Of course, even bigger news comes on the lift and instruction side of things. Just in time for the 2022/23 ski season came the installation of the lower leg of the new Wild Blue Gondola, which brings guests from the base area to Greenhorn Ranch, a new world-class learning center near Bashor Bowl and an area dedicated to beginner skiers and riders. Already known as one of the best family resorts in the world, Steamboat’s new Greenhorn Ranch redefines first timers’ experience by whisking skiers and riders to a new purpose-built instructional area featuring a new beginners’ chairlift, four beginner magic carpets, 30 snow guns, and Terrain Based Learning technology features on 14 beginner-sculpted acres. The Wild Blue gondola also increases guest capacity out of the base, letting riders access the Thunderhead high-speed chairlift, while creating more open spaces for guests to gather at the newly designed base.
“For years we’ve dreamed of developing a new and cutting-edge beginners’ area and Greenhorn Ranch is exactly what Steamboat needed,” said Rick DeVos, Steamboat’s former ski school director who has taught skiing here since 1979. “It’s a state-of-the-art beginner complex designed to make the instruction experience streamlined, effective and exciting. Every aspect has been addressed.”
And it’s only getting better, with plenty more on the horizon as well. For the 2023/’24 season, the second leg of the Wild Blue project will be completed, with the new, 10-person, state-of-the-art gondola — the longest and fastest 10-person gondola in the country — continuing on to carry skiers and riders all the way to the top of Sunshine Peak, ending at the top of the Sundown Express and Sunshine Express lifts. For the first time ever, Steamboat will now offer base-to-top access for guests, on a single lift. Snowmaking is also being expanded in the Sunshine area, opening it up to prime early season skiing and riding.
But wait, there’s more! (It’s so fun being able to say that.) Also for next year comes the new 650-acre Pioneer Ridge and Fish Creek terrain expansion, complete with a new high-speed chairlift, making Steamboat the second largest resort in Colorado at a whopping 3,620 acres.
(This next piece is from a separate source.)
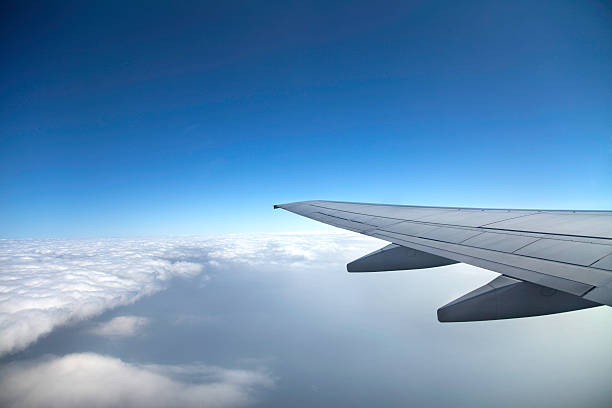 A view of a wing of a jet and the clouds from the inside stock photo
And all this comes during a year on pace for near-record snowfall and the celebration of the resort’s 60th anniversary here in Ski Town USA.
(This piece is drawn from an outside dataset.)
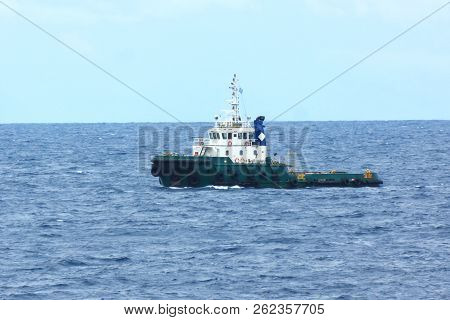 Supply Boat Transfer Cargo To Oil And Gas Industry And Moving Cargo From The Boat To The Platform. B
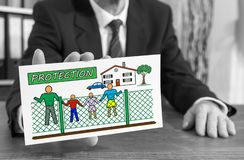 Protection concept on an index card. Businessman showing an index card with protection concept royalty free stock photography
“It’s super exciting times,” says resort president and COO Rob Perlman, who you’ll find out “testing” the product as much as he can. “Celebrating our 60th anniversary as the Full Steam Ahead project comes to life illuminates how far we’ve come. The spirit and vision that created Steamboat 60 years ago is truly alive and well.”
Other resort news includes expanded airline flights, with its newest for 2022/23 a nonstop on Southwest Airlines to and from Nashville, TN—adding to Steamboat’s legacy air program of flights from 16 domestic airports on major air carriers American, Alaska, Delta, JetBlue, Southwest and United. The resort also continues to go green regarding its sustainability initiatives, reducing plastic pollution by recycling plastic film at all rental and retail locations, replacing single-use plastic bottles with recyclable aluminum, recycling all aluminum cans and reducing greenhouse gas emissions by 10% in 2023. All of its new buildings in Steamboat Square are also LEED certified while it continues to identify additional sustainability opportunities. And on the childcare front, it’s created a unique, employer-based childcare facility, one of only a only a handful in the country and freeing up over 30 childcare spaces elsewhere in Routt County.
So, 60 years after the resort’s founding, five after its sale to Alterra Mountain Co., and just a third of the way into the new decade, Steamboat is firing on all cylinders as it heads into the 2020s, making its world-class skiing and riding better than ever. Like town’s early skiers, cowboys and pioneers who arrived by train, it truly is “Full Steam Ahead.”